Stored rows =
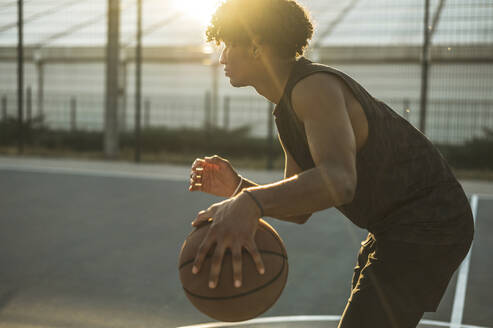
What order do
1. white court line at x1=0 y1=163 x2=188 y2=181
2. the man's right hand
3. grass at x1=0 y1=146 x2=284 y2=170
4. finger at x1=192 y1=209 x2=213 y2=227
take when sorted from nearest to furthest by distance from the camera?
finger at x1=192 y1=209 x2=213 y2=227, the man's right hand, white court line at x1=0 y1=163 x2=188 y2=181, grass at x1=0 y1=146 x2=284 y2=170

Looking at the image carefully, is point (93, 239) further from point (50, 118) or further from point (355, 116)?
point (50, 118)

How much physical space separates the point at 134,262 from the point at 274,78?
377 cm

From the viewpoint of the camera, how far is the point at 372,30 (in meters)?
14.5

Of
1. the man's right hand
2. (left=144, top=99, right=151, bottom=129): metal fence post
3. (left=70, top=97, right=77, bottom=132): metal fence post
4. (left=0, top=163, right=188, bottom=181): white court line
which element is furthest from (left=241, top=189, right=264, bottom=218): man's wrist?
(left=70, top=97, right=77, bottom=132): metal fence post

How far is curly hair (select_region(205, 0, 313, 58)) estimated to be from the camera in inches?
70.9

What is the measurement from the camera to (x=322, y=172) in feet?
5.16

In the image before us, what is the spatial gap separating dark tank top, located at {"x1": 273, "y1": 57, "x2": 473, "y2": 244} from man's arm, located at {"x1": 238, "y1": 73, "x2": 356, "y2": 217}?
269 millimetres

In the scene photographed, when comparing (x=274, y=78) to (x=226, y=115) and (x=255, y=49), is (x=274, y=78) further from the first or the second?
(x=226, y=115)

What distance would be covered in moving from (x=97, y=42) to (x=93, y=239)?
12.2m

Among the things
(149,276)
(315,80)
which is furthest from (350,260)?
(315,80)

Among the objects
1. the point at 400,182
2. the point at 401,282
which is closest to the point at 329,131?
the point at 400,182

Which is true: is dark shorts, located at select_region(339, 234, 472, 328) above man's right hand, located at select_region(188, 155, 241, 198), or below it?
below

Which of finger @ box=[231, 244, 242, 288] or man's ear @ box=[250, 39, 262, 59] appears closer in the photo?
finger @ box=[231, 244, 242, 288]

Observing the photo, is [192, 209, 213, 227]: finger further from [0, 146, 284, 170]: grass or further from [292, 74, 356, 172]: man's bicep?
[0, 146, 284, 170]: grass
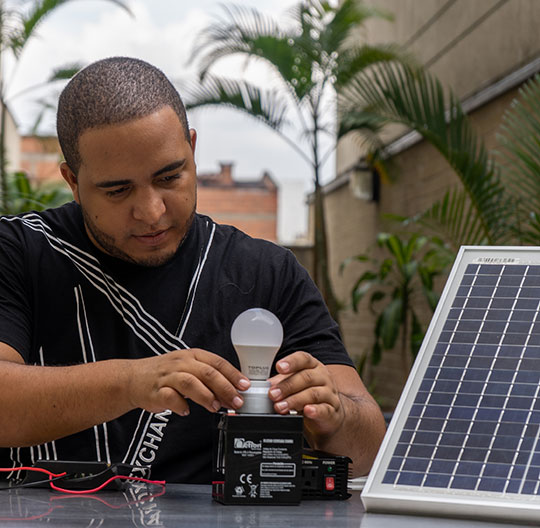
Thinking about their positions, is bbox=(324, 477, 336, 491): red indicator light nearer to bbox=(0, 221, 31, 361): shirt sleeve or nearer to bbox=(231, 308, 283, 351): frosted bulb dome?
bbox=(231, 308, 283, 351): frosted bulb dome

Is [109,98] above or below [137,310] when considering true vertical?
above

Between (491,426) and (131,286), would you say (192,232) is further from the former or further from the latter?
(491,426)

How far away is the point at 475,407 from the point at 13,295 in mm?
1008

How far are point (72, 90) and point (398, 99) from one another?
10.4ft

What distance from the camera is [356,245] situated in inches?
366

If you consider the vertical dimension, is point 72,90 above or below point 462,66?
below

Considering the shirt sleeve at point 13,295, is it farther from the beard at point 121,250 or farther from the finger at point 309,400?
the finger at point 309,400

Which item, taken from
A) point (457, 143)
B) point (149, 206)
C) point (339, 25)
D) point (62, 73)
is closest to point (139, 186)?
point (149, 206)

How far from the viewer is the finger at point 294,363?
120 cm

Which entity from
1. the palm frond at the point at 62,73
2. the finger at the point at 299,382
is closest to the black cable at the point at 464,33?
the palm frond at the point at 62,73

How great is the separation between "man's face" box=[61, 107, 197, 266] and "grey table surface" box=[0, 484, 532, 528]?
1.94ft

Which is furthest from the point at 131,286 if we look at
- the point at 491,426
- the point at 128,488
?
the point at 491,426

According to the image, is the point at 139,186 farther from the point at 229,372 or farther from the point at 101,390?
the point at 229,372

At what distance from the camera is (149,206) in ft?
5.26
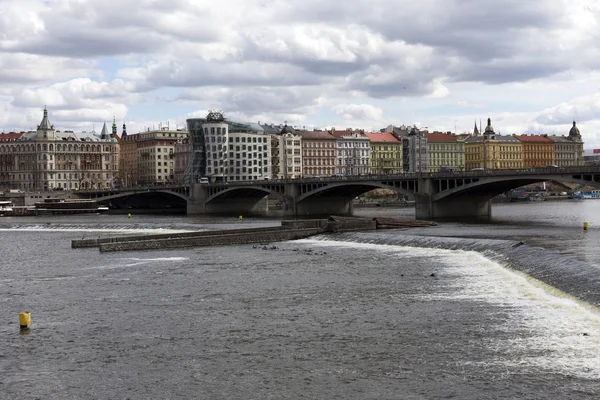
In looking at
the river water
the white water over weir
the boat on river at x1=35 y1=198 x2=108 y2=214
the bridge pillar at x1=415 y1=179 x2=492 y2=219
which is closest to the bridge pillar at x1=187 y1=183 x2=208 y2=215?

Requirement = Return every line of the data above that contains the word "sleeve".

Response to the task =
Thinking about their positions, is bbox=(324, 477, 336, 491): red indicator light nearer to bbox=(0, 221, 31, 361): shirt sleeve or nearer to bbox=(231, 308, 283, 351): frosted bulb dome?
Considering the shirt sleeve at point 13,295, is it farther from the beard at point 121,250 or farther from the finger at point 309,400?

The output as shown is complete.